The need for an intelligent surfer
In their paper, Google’s founders claim that PageRank tries to model actual user behavior, yet they model a random surfer. Regular users do not click on links at random! They do not click on irrelevant links, invisible links or links that are not in the main content area. They follow links that pique their interest. Most of the time they ignore ads, too.
A couple of researchers from the University of Washington came up with an improved PageRank model they call the intelligent surfer. Their basic idea is that the transition probabilities are weighted according to the similarity of the pages at both ends of the link. The end result is that links between pages that are related receive more weight and irrelevant paid links on a page would not count as they do now.
Why isn’t Google using this model? There is a big reason:
The difficulty with calculating a query dependent PageRank is that a search engine cannot perform the computation, which can take hours, at query time, when it is expected to return results in seconds (or less). We surmount this problem by precomputing the individual term rankings QD-PageRankq, and combining them at query time according to equation 5. We show that the computation and storage requirements for QD-PageRankq for hundreds of thousands of words is only approximately 100-200 times that of a single query independent PageRank.

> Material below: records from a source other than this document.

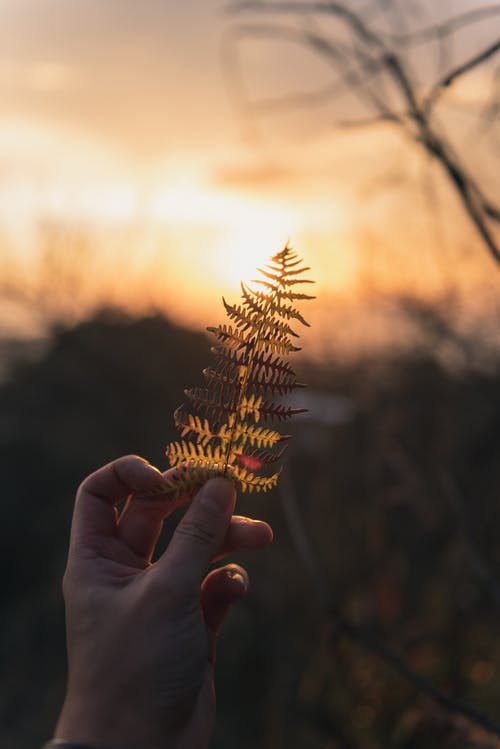 Crop person with thin ornamental leaf at bright sunset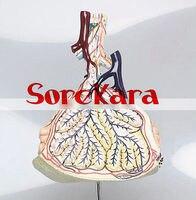 Human Anatomical Pulmonary Lobule Alveoli Dissection Medical Teach Model School Hospital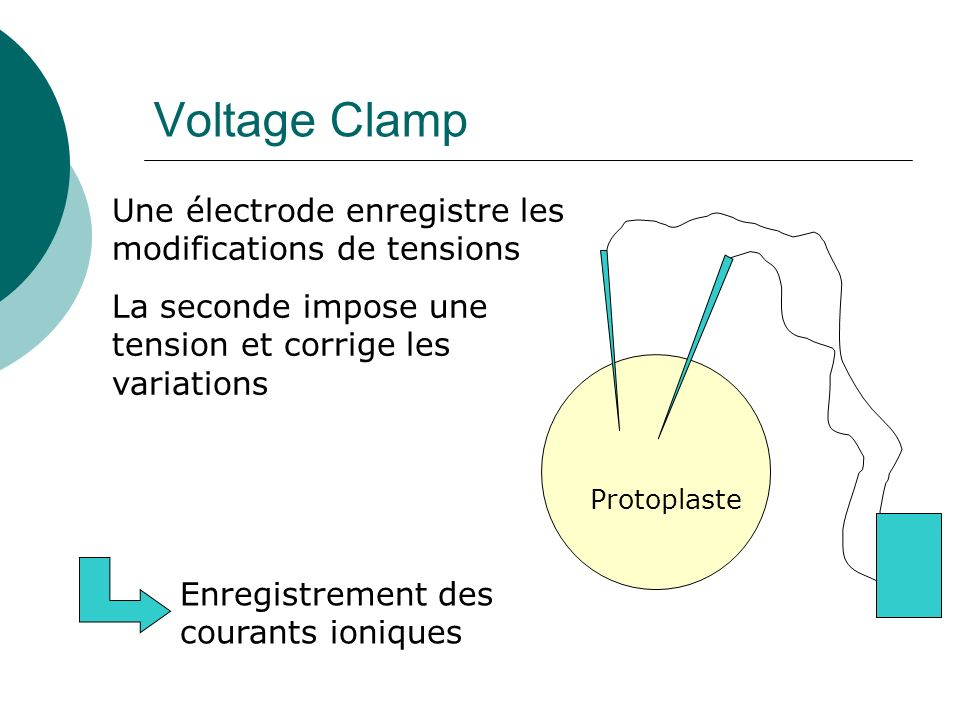 Voltage Clamp Une électrode enregistre les modifications de tensions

Essentially this means that in order to use this algorithm Google needs to increase its datacenter capacity by a couple of hundred times. It is definitely far cheaper and easier to scare the search crowd and continue the paid-link campaign propaganda. 😉
I like this intelligent surfer concept, but a simpler and more practical approach occurred to me. Instead of using the similarity between linked pages as the probabilities that will determine where the surfer jumps to, I’d use the click-through data of each page as measured by the Google toolbar.

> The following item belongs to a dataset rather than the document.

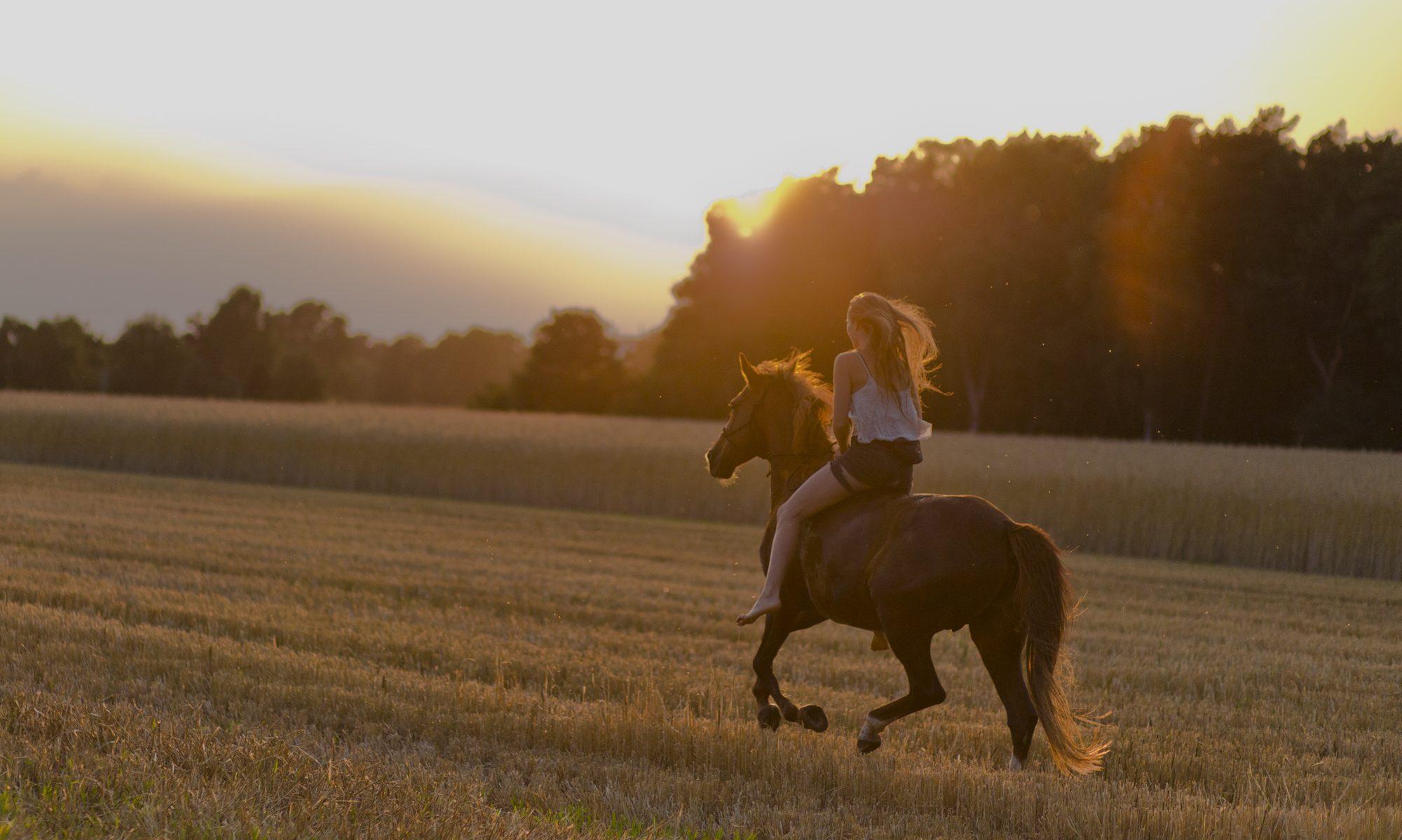 """Wir bieten hier einen Ort, wo es nicht nur um """"Reiten lernen"""" geht, sondern um Übernahme von Verantwortung und Entwicklung der Persönlichkeit eines jeden. Unsere Pferde sind wertvolle Lehrer für´s Leben. Unseren Schülern lehren wir respektvolles Miteinander im Sinne des """"Horsemanship""""."""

Think about it. Click-through data reflects real user behavior. Links with higher click-throughs would have greater weight because users click on what really interests them. On the other hand, the links that are not relevant or not visible to the user will receive few clicks or no clicks at all. Google can also measure the bounce rates of users clicking on links and reduce the click-through rates accordingly. For example, if I place a prominent link on my blog to a questionable site, many of my readers will follow it, but they will hit the back button if it is not as good as I recommended or if they felt they were tricked.

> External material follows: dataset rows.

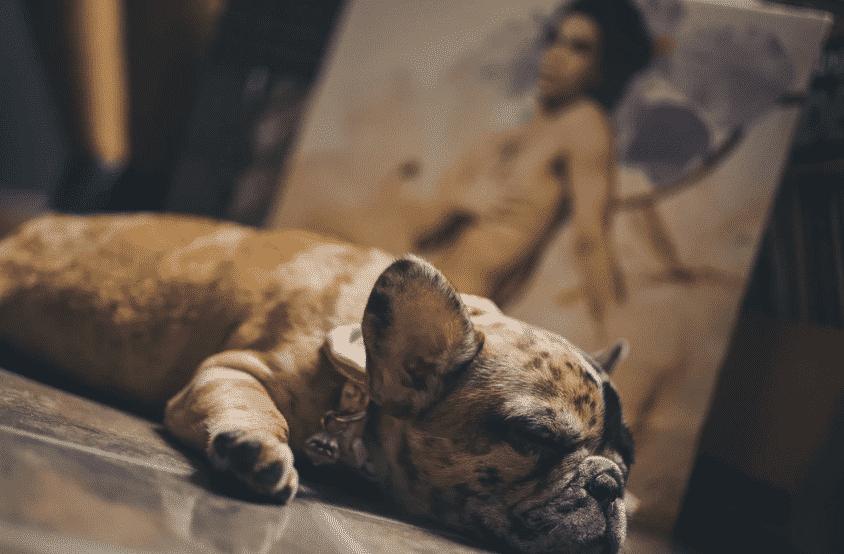 arrêter un bulldog qui ronfle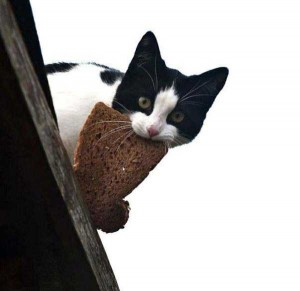 Unwary Cats Caught Stealing (38 photos) 29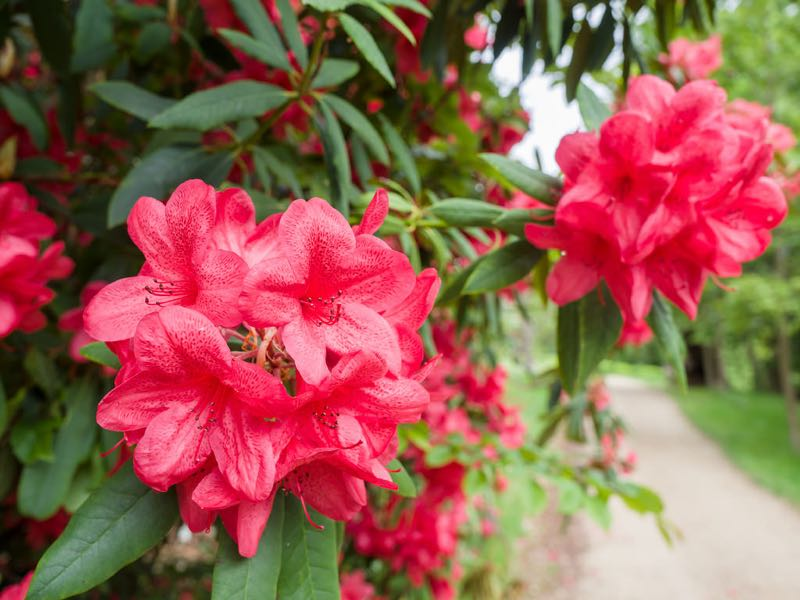 photo credit: Red rhododendron via photopin (license)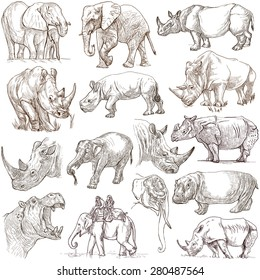 HEAVY ANIMALS (Elephants, Hippos and Rhinos) - Collection of an hand drawn illustrations. Description - Full sized hand drawn illustrations, freehand sketches, drawing on white background.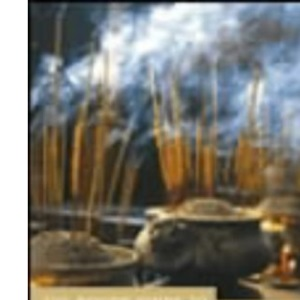 Vietnam: The Rough Guide (Rough Guide to Vietnam)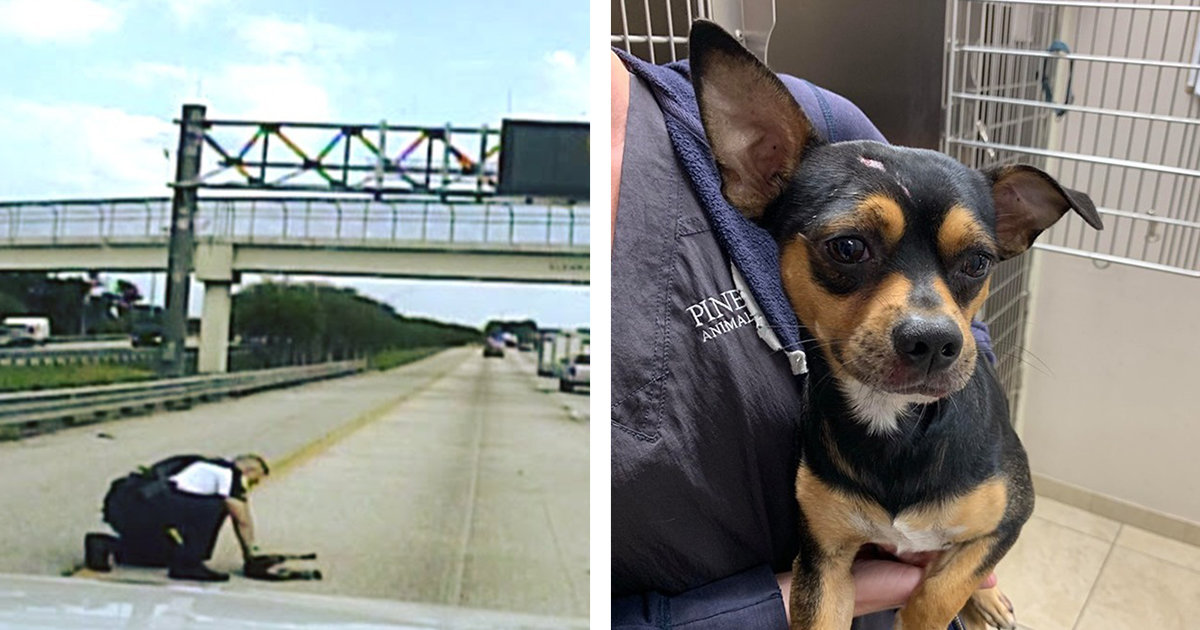 Officer Risks His Life And Dashes Onto Busy Interstate To Save A Dog That Was Hit By A Car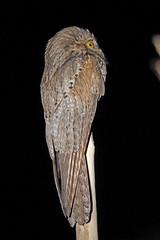 Northern Potoo, San Blas, Nayarit, Mexico (Terathopius) Tags: mexico nayarit sanblas northernpotoo nyctibiusjamaicensis nyctibiusjamaicensislambi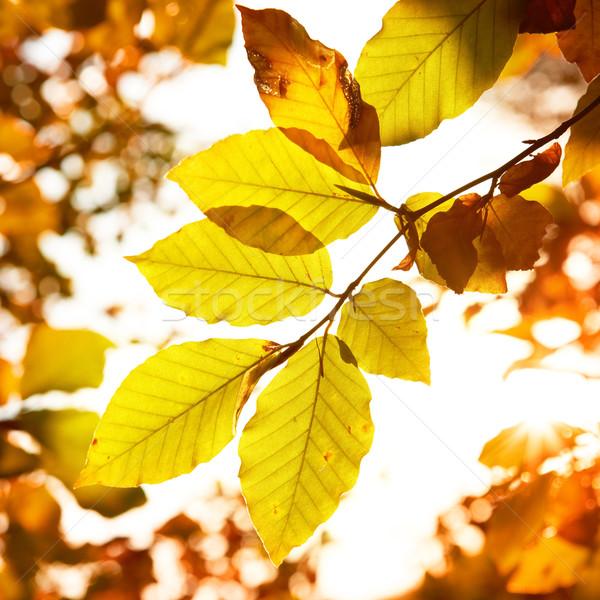 Autumn leaves Stock photo © vapi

And all this data is already available to Google via their toolbar!
The point I am trying to make is that it is possible for Google to improve their ranking algorithm and not have to resort to toolbar PageRank reductions or the other scare tactics they are employing. Hopefully, Tom or some other mathematically-savvy reader can help me with the math to prove this concept. With a formal, carefully-researched paper, Google is more likely to listen.
Do you think Google should solve the problem algorithmically or keep going with their existing campaign against paid links?